• [To do]: Look for the string "United" in the data below, and copy each line that holds it.

------------------------------------------------

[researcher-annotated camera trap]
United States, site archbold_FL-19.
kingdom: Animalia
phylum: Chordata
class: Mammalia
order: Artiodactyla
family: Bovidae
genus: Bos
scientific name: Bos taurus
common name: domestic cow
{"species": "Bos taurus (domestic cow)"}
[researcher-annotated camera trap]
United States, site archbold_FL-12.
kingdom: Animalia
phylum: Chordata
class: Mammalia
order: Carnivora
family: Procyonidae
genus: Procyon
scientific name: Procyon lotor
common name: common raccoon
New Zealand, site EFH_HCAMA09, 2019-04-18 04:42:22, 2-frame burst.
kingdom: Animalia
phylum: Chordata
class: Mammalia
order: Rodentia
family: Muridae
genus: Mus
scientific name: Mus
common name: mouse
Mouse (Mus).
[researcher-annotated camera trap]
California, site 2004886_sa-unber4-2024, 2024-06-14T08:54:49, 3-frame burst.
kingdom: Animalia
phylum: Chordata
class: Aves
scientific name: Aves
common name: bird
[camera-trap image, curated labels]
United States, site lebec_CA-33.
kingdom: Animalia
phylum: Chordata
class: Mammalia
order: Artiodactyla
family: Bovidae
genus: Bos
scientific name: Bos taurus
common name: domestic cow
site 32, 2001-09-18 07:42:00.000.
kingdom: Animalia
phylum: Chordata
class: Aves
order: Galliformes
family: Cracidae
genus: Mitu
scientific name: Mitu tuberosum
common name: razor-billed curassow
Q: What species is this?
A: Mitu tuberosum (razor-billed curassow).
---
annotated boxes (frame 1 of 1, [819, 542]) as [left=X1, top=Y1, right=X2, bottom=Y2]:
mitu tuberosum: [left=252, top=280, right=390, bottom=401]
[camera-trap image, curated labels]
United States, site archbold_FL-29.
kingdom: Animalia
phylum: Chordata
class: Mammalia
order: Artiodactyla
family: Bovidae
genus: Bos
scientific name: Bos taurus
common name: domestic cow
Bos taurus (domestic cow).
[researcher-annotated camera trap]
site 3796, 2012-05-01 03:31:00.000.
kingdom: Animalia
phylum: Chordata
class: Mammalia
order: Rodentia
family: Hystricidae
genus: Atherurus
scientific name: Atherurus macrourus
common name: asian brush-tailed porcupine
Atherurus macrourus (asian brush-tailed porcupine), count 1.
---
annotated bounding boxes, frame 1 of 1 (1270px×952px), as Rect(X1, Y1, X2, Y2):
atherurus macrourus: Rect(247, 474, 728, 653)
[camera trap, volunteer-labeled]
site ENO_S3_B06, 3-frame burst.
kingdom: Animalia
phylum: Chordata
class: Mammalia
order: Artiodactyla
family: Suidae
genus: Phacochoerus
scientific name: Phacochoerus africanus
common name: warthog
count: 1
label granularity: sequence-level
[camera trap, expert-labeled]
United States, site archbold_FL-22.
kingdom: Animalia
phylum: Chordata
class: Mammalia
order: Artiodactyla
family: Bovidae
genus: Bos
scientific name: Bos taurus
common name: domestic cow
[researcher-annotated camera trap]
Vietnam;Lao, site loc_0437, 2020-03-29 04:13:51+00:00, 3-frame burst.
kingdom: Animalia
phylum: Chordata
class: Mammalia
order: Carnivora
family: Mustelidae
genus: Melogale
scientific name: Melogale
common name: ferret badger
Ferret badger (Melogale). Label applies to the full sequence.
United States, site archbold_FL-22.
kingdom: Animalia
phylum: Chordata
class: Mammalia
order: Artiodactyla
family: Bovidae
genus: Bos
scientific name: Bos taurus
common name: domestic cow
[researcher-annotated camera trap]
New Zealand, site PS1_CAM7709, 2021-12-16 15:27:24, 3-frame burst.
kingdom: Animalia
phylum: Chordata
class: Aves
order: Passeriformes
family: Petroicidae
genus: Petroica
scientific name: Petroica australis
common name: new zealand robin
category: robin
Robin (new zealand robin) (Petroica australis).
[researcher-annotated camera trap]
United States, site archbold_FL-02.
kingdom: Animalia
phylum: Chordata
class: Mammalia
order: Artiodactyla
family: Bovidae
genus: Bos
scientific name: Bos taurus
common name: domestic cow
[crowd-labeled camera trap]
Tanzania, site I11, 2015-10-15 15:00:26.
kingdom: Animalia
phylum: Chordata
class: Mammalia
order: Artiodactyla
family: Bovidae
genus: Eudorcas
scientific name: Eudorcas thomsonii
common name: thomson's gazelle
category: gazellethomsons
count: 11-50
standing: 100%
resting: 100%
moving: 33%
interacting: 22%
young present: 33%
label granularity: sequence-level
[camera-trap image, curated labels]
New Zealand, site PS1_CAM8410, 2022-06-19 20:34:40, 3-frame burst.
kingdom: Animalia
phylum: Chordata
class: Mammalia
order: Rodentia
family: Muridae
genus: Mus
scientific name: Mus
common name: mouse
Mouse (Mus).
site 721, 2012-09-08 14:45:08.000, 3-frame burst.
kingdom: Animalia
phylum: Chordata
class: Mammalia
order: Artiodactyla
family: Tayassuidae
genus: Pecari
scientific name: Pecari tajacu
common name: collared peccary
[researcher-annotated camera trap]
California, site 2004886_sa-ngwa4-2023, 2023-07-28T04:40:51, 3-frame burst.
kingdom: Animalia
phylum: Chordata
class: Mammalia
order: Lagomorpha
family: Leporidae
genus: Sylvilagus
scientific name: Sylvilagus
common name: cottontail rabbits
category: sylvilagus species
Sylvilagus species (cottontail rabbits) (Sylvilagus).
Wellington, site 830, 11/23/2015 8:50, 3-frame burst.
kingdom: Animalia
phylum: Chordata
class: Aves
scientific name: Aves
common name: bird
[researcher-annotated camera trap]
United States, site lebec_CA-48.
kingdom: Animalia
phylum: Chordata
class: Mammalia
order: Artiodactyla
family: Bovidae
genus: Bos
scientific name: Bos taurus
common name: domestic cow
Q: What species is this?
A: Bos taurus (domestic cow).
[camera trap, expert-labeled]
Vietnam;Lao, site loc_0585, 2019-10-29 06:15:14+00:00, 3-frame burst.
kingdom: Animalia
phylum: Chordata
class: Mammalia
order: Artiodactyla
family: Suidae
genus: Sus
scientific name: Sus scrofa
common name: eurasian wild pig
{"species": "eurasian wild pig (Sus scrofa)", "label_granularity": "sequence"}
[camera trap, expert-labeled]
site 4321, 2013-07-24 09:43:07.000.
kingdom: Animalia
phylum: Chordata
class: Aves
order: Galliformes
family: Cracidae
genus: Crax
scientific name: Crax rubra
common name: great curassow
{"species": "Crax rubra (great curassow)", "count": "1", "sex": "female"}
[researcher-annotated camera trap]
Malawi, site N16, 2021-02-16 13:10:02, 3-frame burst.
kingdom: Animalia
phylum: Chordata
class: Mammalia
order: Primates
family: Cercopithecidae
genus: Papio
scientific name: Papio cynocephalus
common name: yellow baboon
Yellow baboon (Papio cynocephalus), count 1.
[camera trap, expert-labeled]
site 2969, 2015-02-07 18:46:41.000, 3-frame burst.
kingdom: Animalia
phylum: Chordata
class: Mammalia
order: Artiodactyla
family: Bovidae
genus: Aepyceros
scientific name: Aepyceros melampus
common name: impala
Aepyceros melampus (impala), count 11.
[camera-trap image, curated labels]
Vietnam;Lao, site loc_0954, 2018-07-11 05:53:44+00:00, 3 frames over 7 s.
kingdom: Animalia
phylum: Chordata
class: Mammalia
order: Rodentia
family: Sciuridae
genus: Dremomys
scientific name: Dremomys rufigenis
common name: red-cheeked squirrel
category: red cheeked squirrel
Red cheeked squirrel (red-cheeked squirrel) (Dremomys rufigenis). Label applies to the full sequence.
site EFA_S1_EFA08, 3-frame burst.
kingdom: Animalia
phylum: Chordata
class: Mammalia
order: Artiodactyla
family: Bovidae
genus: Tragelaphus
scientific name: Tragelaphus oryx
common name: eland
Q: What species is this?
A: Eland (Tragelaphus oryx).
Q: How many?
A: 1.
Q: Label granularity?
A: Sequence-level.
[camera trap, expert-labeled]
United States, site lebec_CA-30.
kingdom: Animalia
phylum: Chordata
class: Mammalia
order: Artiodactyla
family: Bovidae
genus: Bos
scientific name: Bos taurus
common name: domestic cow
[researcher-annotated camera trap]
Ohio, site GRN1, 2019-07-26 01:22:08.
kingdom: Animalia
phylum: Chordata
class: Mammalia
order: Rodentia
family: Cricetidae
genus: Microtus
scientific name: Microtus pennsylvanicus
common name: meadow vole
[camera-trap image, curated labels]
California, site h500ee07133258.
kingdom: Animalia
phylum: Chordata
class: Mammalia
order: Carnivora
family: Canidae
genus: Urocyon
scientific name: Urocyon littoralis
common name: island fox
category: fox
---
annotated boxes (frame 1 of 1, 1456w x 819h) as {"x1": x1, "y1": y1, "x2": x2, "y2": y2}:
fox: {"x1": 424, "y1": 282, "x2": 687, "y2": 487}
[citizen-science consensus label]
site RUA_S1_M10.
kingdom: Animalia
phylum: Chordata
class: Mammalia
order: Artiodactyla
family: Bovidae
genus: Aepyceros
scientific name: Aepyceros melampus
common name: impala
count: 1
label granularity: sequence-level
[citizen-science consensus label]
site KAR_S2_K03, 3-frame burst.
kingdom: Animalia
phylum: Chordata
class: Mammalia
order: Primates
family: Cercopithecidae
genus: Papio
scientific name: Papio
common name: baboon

------------------------------------------------

• [Response for this exercise]:
United States, site archbold_FL-19.
United States, site archbold_FL-12.
United States, site lebec_CA-33.
United States, site archbold_FL-29.
United States, site archbold_FL-22.
United States, site archbold_FL-22.
United States, site archbold_FL-02.
United States, site lebec_CA-48.
United States, site lebec_CA-30.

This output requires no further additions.